Are there other countries out there that are emerging as sources for low-quality formulation and packaging that aren't on the radar yet?
Roger LaForce: Vietnam is building up in this area for example; a lot of Chinese companies are going to Vietnam, particularly on the dosage form side at the moment. Turkey is another possibility, as is Russia. However, there just really aren't any countries that can compete with China and India.

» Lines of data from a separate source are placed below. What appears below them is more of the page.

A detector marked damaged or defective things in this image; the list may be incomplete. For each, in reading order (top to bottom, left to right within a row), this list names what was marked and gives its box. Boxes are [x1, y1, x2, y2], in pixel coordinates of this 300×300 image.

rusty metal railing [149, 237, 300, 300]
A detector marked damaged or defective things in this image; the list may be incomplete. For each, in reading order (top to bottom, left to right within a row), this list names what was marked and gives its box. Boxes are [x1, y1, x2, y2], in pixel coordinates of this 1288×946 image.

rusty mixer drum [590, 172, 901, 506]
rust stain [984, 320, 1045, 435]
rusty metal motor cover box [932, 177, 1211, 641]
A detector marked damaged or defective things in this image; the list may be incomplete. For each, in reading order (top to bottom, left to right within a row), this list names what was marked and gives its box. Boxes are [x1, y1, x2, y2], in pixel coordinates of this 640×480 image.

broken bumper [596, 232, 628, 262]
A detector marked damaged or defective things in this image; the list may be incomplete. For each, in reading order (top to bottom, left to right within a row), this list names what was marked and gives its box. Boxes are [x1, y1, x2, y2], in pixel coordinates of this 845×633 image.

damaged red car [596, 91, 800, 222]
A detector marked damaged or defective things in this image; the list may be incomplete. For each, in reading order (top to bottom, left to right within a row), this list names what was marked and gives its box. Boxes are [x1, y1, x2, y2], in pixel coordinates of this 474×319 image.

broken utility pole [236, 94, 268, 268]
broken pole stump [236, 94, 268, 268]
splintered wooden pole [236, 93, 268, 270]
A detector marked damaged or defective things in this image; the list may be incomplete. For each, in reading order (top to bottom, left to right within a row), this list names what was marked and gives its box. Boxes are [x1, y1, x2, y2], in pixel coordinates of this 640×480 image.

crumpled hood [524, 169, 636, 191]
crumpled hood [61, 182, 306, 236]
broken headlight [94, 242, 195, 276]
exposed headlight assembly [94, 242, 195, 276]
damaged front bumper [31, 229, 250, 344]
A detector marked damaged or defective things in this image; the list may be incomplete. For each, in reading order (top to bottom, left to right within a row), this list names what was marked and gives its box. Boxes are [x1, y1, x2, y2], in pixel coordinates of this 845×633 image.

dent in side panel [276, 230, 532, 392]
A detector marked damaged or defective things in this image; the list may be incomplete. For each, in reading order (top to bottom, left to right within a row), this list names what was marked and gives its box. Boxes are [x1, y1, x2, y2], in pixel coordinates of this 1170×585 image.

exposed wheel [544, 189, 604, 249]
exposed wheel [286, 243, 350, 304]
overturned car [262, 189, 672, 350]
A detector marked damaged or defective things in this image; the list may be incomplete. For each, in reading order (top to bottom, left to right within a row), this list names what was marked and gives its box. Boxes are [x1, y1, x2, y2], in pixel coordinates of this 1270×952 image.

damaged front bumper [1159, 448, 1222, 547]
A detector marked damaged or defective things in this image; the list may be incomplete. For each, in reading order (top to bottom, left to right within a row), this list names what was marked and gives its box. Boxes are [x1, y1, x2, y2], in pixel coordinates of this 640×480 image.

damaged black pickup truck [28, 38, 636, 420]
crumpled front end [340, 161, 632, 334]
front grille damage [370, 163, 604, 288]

In the Chinese provinces where most of the pharmaceutical chemical manufacturers - such as the areas around Shanghai - have very strict regulations and some companies are moving their plants to provinces with more lax laws. We need to watch the how the government will handle this move to avoid stricter regulations.
What about India?
Roger LaForce: It's a different story there. First of all, the country needs to develop its internal infrastructure - roads, trains, ship ports, airports, etc. India is still relying a lot on private entrepreneurs whereas China has a master plan. Either way, in any big country it is impossible to have a homogenous situation, and if there are people who don't want to comply with regulations, then it's very easy for them to move to a region in the same country that doesn't have such strict regulations. However, they may be an improvement in the future.
A number of large Western pharma houses have announced that they want to grow in emerging countries and markets. Patients in these markets need to have the same quality standards as we have in the so-called triad regions - Europe, USA and Japan.